[TRY IT]:
From the forum thread about Milk Bone Nuggets below, output word for word the passage between "## Jacksons Mom" and "calories a piece.", inclusive.

[READING TEXT]:
= = = = = = =

# Milk Bone Nuggets



## ajcstr (May 24, 2010)

Is there a similar healthy product out there? Crunchy but with a "marrow-like" center? The dog just loves these things but they are crap.


----------



## bdb5853 (May 21, 2010)

Sure, how about a raw chicken drumstick or thigh? Crunchy with a nutritious marrow center and absolutely a PERFECT species appropriate food.


----------



## ajcstr (May 24, 2010)

bdb5853 said:


> Sure, how about a raw chicken drumstick or thigh? Crunchy with a nutritious marrow center and absolutely a PERFECT species appropriate food.


LOL should have seen that coming !


----------



## Jacksons Mom (Jun 13, 2010)

Not gonna lie -- Jackson gets these sometimes. He never likes ANYthing like this and when my stepmom gave Jackson one of these Milkbone Nuggets, I was totally surprised at how much he enjoys the treat. So he gets one every other night or so when coming inside from potty for the last time. I know they're not good, but *every* thing else he eats IS. So I figure it's just a nice treat for him. They're about 10 calories a piece.


----------



## ghostrunner (Mar 24, 2010)

bdb5853 said:


> Sure, how about a raw chicken drumstick or thigh? Crunchy with a nutritious marrow center and absolutely a PERFECT species appropriate food.


Could I ask you a question about how to do this? I'd like to start incorporating raw into my dog's diet, and snacks seem like a great starting point. So, as a snack, I can just give my dog a small drumstick or wing? Do I need to wash it? Trim the fat? Hit it with a hammer (as I've read in other raw posts). Can it be frozen?? What would be the right size to give him (he's a 60lb retriever) for a snack?? 

I guess I'm just not sure exactly what to do so that the dog doesn't choke or get sick. Maybe this is better discussed in the raw forum, but I thought I'd ask here. 

Thanks!


----------



## bdb5853 (May 21, 2010)

ghostrunner said:


> Could I ask you a question about how to do this? I'd like to start incorporating raw into my dog's diet, and snacks seem like a great starting point. So, as a snack, I can just give my dog a small drumstick or wing? Do I need to wash it? Trim the fat? Hit it with a hammer (as I've read in other raw posts). Can it be frozen?? What would be the right size to give him (he's a 60lb retriever) for a snack??
> 
> I guess I'm just not sure exactly what to do so that the dog doesn't choke or get sick. Maybe this is better discussed in the raw forum, but I thought I'd ask here.
> 
> Thanks!

= = = = = = =

[EXTRACTED INFORMATION]:
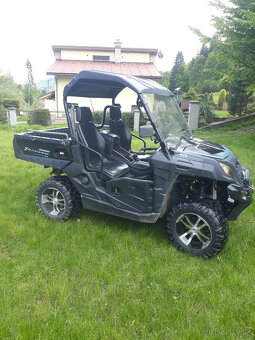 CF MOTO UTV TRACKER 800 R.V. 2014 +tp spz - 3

= = = = = = =

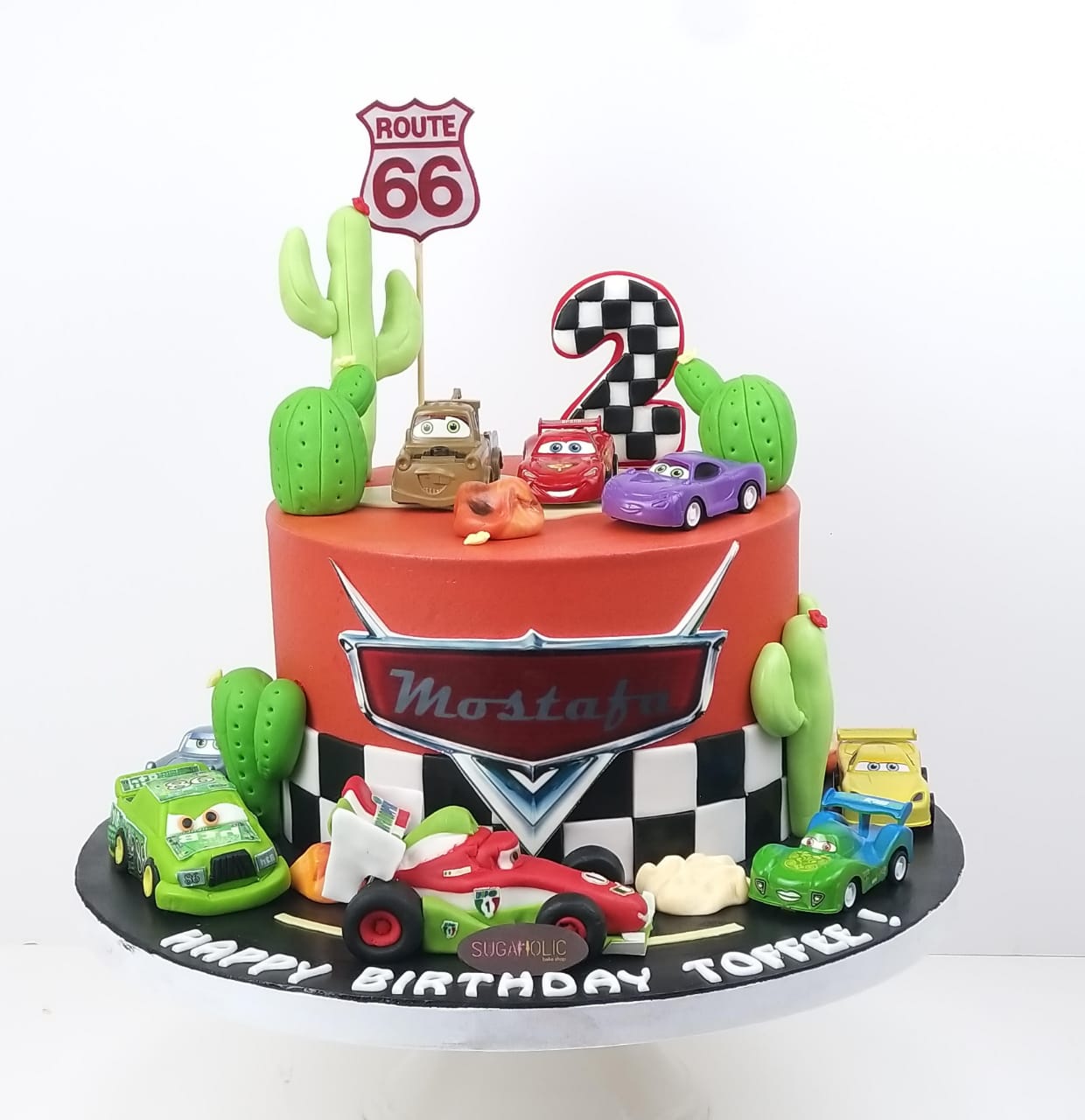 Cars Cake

= = = = = = =

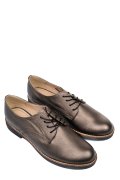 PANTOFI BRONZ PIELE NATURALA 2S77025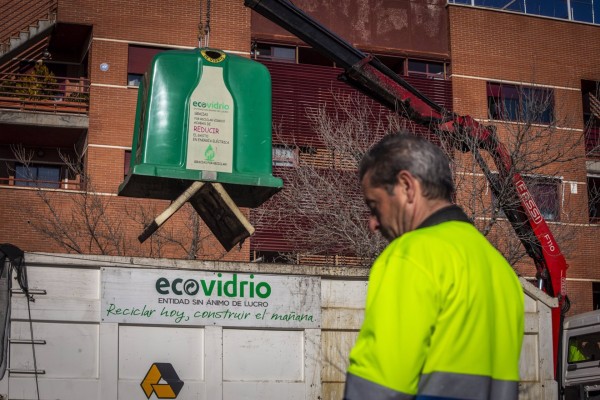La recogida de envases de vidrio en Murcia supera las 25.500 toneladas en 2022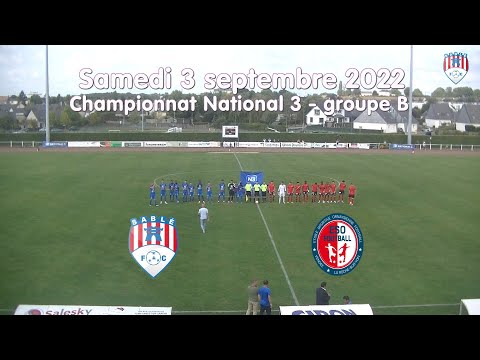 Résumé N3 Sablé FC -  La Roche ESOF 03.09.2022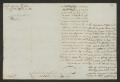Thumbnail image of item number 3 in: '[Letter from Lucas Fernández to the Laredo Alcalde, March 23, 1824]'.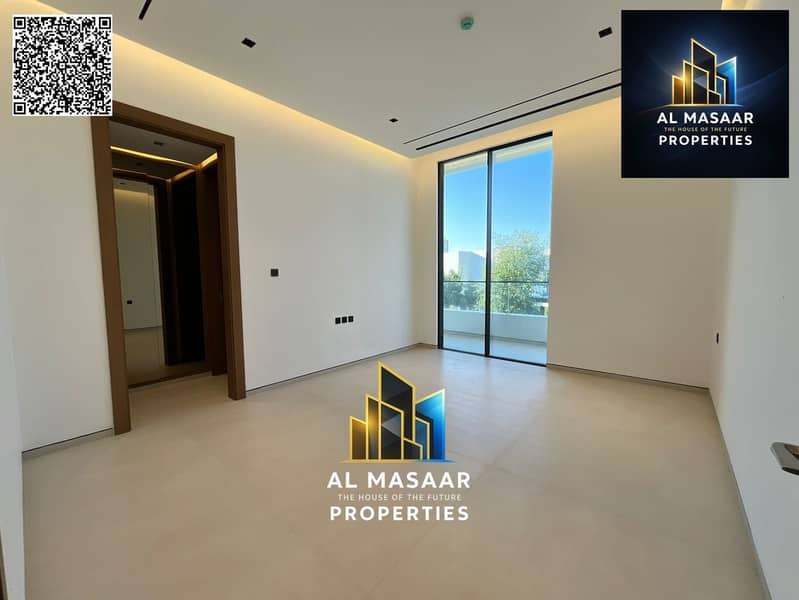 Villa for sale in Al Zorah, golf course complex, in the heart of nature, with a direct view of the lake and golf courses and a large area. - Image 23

= = = = = = =

[SOLUTION FOR THIS EXERCISE]:
## Jacksons Mom (Jun 13, 2010)

Not gonna lie -- Jackson gets these sometimes. He never likes ANYthing like this and when my stepmom gave Jackson one of these Milkbone Nuggets, I was totally surprised at how much he enjoys the treat. So he gets one every other night or so when coming inside from potty for the last time. I know they're not good, but *every* thing else he eats IS. So I figure it's just a nice treat for him. They're about 10 calories a piece.